Created on 03-02-2017 11:54 AM
Download the HDC cli from the cloud controller
Although it's possible to download the cli from the cloud controller UI we're going to use CURL for this, since we're about to automate the process. All we need is the address of the cloud controller (we make sure with $(uname) that we download the appropriate binary for our OS, note: all of the instance references are examples, there is no real running aws instance):
curl -kL https://ec2-34-251-140-175.eu-west-1.compute.amazonaws.com/hdc-cli_$(uname)_x86_64.tgz | tar -xz
Once it's downloaded we can verify it's version:
./hdc --version hdc version 1.13.0-2017-02-09T08:56:06
Configure the cli to use our cloud controller
The cli can connect to multiple cloud controllers by providing it's address and credentials.
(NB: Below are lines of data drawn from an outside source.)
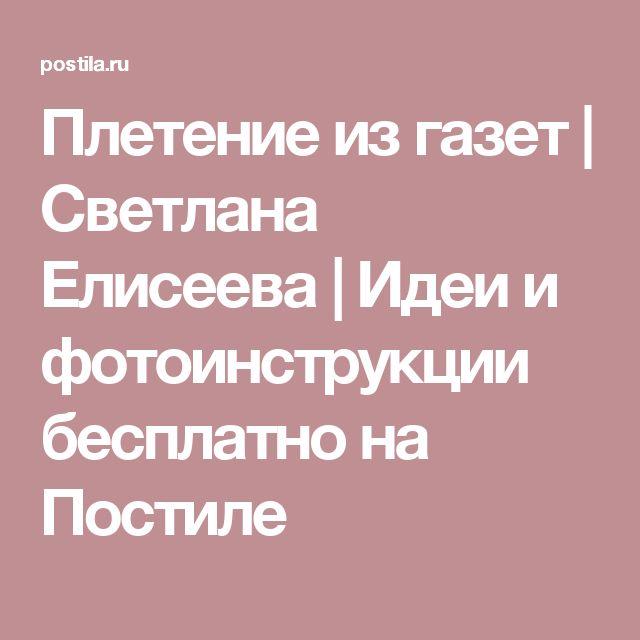 Плетение из газет   Светлана Елисеева   Идеи и фотоинструкции бесплатно на Постиле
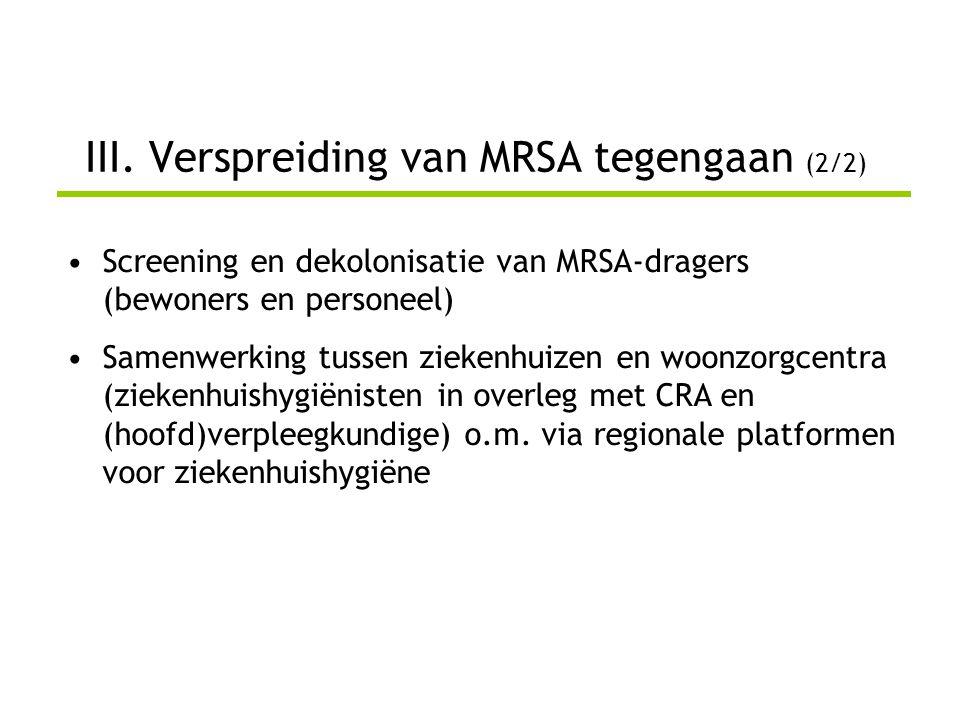 •Screening en dekolonisatie van MRSA-dragers (bewoners en personeel) •Samenwerking tussen ziekenhuizen en woonzorgcentra (ziekenhuishygiënisten in ove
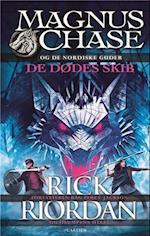Magnus Chase og de nordiske guder 3 - De dødes skib (Magnus Chase og de nordiske guder)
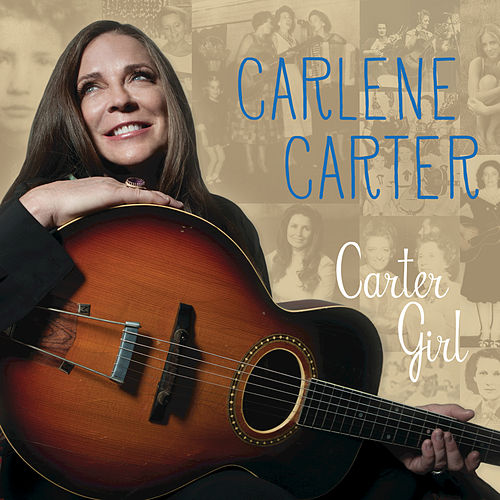 Carter Girl by Carlene Carter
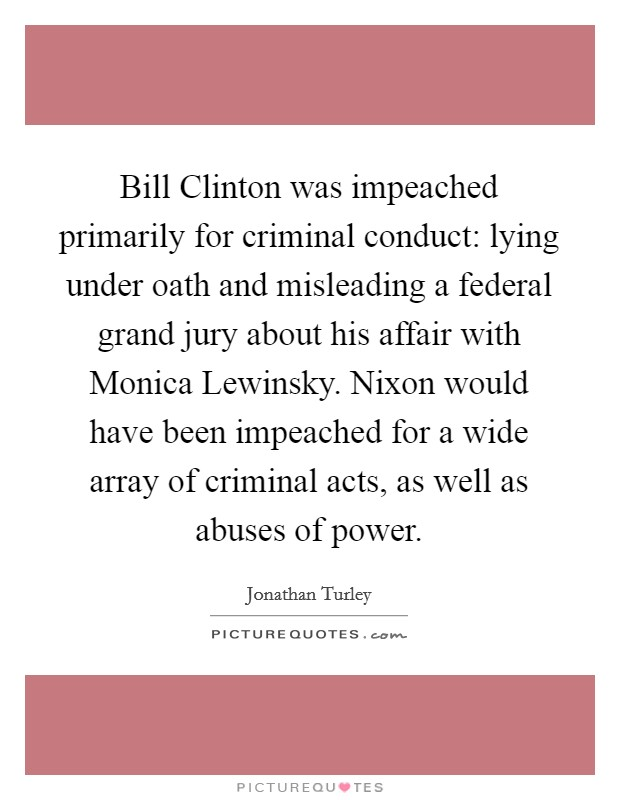 Bill Clinton was impeached primarily for criminal conduct: lying under oath and misleading a federal grand jury about his affair with Monica Lewinsky. Nixon would have been impeached for a wide array of criminal acts, as well as abuses of power. Picture Quote #1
Each command has parameters to provide these informations (even can be configured with environment variables):
For convenience we could save them into a file so we wouldn't have to provide these parameters for each command:
./hdc configure --server https://ec2-34-251-140-175.eu-west-1.compute.amazonaws.com --username admin@hortonworks.com --password 'adminPassword123!'
but it's not really a good idea from automation perspective, because in the logs we want to see each command as it is.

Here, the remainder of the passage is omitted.